The discussion paper, if implemented, would see the creation of a national foreign-owned land register, and a reduction in the threshold from $244 million to $15m for Foreign Investment Review Board examination of foreign purchases of farming land.
"Currently the Federal Government could not tell us which state-owned companies own which sections of our land, or how much land they own, so I welcome the proposal for a land register which will take the guess work out of land ownership discussions," Mr Tehan said.
"I am also very pleased to hear of the proposal to expand the FIRB to ensure that one member of the Board actually has agricultural expertise."
Further proposals would see the creation of a register for foreign owned businesses, and FIRB review of foreign acquisition or part-acquistions of agribusiness valued at more than $53 million.
Mr Tehan said the proposed reform ideas would bring the investment regime for the family farm more in line with the rules around residential real estate, where all proposed foreign purchases are reviewed.
"Why shouldn't country communities be treated in exactly the same way as urban Australians?" he said.
"We don't want to scare the horses, but we want to make sure Australians and [their] government know what is occurring in their own country."
Mr Tehan, who campaigned heavily for the current Senate Inquiry into FIRB and the foreign investment regime, said the success of the proposals, which he hoped would be similar to the Coalition's final election policy, would be judged on transparency.
Of the 10,336 foreign investment applications (in all sectors) decided by FIRB in 2010-11, 99.59 per cent were approved.
An Australian Bureau of Statistics survey completed by about 11,000 agricultural businesses late last year estimated the level of foreign ownership of land was 11.3pc, similar to the results of a 1983-84 survey.
Nationals leader Warren Truss told the ABC on the weekend the survey was "patently flawed".
Ararat farmer Charlie de Fegley said he did not think farming foreign investment was hurting local communities.
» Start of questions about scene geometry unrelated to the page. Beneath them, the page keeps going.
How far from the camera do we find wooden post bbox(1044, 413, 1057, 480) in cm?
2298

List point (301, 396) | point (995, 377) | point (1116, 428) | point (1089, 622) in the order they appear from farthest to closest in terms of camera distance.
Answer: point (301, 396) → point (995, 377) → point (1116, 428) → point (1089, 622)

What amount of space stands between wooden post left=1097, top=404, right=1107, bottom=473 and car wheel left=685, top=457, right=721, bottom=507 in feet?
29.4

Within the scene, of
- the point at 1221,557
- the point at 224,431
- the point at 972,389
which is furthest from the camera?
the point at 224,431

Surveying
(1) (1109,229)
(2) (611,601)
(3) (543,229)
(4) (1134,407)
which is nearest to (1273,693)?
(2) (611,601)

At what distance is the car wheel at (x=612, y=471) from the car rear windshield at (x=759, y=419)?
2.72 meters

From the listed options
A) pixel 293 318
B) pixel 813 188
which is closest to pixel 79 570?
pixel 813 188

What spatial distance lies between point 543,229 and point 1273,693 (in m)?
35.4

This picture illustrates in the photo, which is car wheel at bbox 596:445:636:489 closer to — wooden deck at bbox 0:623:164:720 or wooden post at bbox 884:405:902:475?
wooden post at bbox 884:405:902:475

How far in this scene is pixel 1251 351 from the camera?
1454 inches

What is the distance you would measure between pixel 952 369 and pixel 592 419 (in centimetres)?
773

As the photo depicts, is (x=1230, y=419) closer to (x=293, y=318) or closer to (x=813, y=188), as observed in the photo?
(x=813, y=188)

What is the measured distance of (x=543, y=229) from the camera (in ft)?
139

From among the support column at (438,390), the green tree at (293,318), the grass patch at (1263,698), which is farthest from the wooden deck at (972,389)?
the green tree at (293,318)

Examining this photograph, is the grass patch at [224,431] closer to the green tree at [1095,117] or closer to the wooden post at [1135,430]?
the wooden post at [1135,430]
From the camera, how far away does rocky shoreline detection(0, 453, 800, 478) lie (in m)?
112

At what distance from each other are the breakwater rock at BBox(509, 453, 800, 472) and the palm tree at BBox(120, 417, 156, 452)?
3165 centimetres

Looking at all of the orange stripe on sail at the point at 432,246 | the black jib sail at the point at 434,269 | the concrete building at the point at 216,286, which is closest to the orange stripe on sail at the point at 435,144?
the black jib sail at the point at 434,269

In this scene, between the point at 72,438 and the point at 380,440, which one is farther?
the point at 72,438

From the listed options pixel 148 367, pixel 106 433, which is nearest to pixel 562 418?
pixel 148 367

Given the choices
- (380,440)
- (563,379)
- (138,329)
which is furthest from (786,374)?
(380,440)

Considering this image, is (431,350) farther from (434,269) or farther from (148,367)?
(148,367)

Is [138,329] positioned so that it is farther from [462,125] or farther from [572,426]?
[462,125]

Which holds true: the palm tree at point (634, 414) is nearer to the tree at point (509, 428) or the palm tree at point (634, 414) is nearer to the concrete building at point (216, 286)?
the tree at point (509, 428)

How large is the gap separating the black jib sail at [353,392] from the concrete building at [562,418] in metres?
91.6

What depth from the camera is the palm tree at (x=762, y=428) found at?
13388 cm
Mr de Fegley, who runs a property about two kilometres from land purchased by the Qatar-owned Hassad Foods, said the local foreign investment had been a positive influence.
"The property they bought required quite a capital injection, and they've got the ability to do that," he said.
Victorian Farmers Federation president Peter Tuohey applauded the proposals, which he said closely reflected the policy decided by VFF members in April.
"While [the $15 million threshold] isn't as low as the $5 million mark VFF members have been calling for, it's still a step in the right direction," Mr Tuohey said.
The Federal Government recently announced its support for a foreign-owned land register.
Currently only Queensland has an equivalent register, with that record showing US, UK and European investors own most of the State's foreign-owned land.
Public submissions on the Coalition's discussion paper close on October 31.